The two nonprofits, along with the American Diabetes Association, the Disability Rights and Defense Fund Inc. and the Disability Rights Legal Center, have filed an amicus curiae brief in Tully, et al. v. Okeson, et al., 1:20-cv-01271. They argue Indiana should expand its definition of “disabilities” to allow more Hoosiers to vote absentee and should enable their caretakers to vote by mail as well.
“Our concern is not only for Hoosiers with disabilities but for those who have compromised immune systems and other health conditions that put them at higher risk for contracting COVID-19 and the people they live with and those who provide essential service inside their homes,” Melissa Keyes, IDR executive director, said in a news release. “People should not have to choose between keeping them or their loved ones safe and casting their ballot.”
Indiana already permits “voters with disabilities” to request an absentee ballot under Indiana Code § 3-11-10-24(a)(4). Although the statute does not define “disabilities,” the amici assert the state should include Hoosiers with pre-existing conditions who have been advised to avoid contact with others during the coronavirus outbreak.
By not including pre-existing conditions, Indiana’s vote-by-mail program would violate the Americans with Disabilities Act, the amici argue. The ADA construes “disability” very broadly, they contend, so that all of the health conditions increasing the risk of serious illness or death from COVID-19 would be covered under the federal act.

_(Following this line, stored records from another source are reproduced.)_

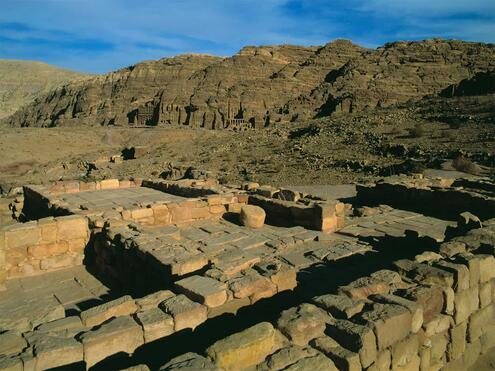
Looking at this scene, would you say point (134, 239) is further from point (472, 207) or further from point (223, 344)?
point (472, 207)

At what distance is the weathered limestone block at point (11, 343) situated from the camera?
11.1 feet

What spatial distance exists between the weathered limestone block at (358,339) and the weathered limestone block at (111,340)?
1.79 m

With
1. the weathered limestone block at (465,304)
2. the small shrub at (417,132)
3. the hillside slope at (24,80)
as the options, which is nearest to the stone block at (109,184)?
the weathered limestone block at (465,304)

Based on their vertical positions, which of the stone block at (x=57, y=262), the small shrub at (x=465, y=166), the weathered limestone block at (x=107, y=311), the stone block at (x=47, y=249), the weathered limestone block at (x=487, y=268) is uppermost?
the small shrub at (x=465, y=166)

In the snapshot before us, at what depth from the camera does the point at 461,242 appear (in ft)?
18.9

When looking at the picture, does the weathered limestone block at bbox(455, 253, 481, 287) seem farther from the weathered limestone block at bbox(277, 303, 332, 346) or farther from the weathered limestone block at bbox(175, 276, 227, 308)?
the weathered limestone block at bbox(175, 276, 227, 308)

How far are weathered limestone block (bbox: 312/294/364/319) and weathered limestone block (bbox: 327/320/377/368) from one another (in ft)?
0.77

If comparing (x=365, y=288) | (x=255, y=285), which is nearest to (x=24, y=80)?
(x=255, y=285)

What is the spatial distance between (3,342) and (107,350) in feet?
2.88

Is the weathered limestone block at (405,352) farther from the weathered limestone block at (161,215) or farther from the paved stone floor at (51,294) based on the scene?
the weathered limestone block at (161,215)

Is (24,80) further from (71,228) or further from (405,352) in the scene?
(405,352)

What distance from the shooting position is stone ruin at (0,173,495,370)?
11.3 feet

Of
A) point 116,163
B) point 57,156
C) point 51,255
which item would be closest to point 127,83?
point 57,156

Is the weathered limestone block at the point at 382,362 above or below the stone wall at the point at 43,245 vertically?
above
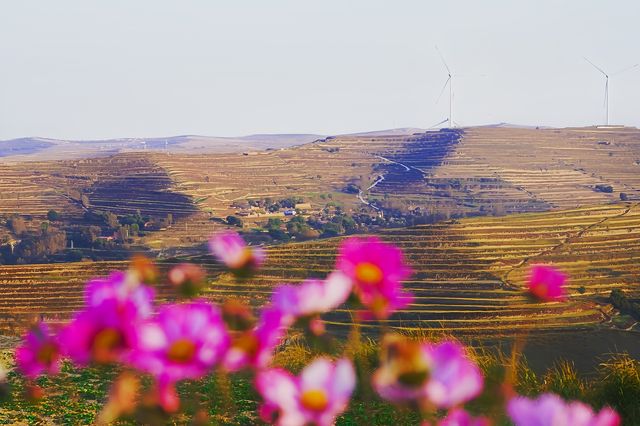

Indiana must therefore make modifications or accommodations to comply with the ADA and other federal laws that guarantee voters with disabilities “full and equal opportunities to vote,” the amici say.
“It is not enough for Indiana to provide some Hoosiers with disabilities with some access to voting. Instead, Indiana must provide ‘equal’ and ‘meaningful access to private and independent voting’ and must do so for all of its voters with disabilities,” the amici stated in their brief, citing Cal. Council of the Blind, 985 F. Supp. 2d at 1238; Reyes v. Dart, No. 17 C 9223, (N.D. Ill. Apr. 29, 2019) and Dunmore v. Shicker, No. 3:16-CV-171-MAB, (S.D. Ill. Jan. 7, 2020).
But expanding the vote-by-mail option to more disabled Hoosiers is not enough, the amici argue. Because individuals with disabilities face serious consequences if they contract the virus, the people who live with or care for disabled Hoosiers should be allowed to file an absentee ballot, also.
Limiting vote-by-mail not only puts disabled voters at risk, the amici claim, but also “burdens the fundamental right to vote” by forcing the household members and caregivers to either skip voting altogether or risk spreading the infection. In addition, Indiana restrictive voting laws may violate federal laws prohibiting discrimination against individuals who are associated with people with disabilities, they say.
“Our Hoosier peers with disabilities want to vote. And those who care for and support us also want to vote,” said Amber O’Haver, INSILC executive director. “However, we deserve the option to remain safe and healthy when doing so but are still faced with multiple barriers. Many of these barriers could easily be remedied with accommodations, one being vote-by-mail.”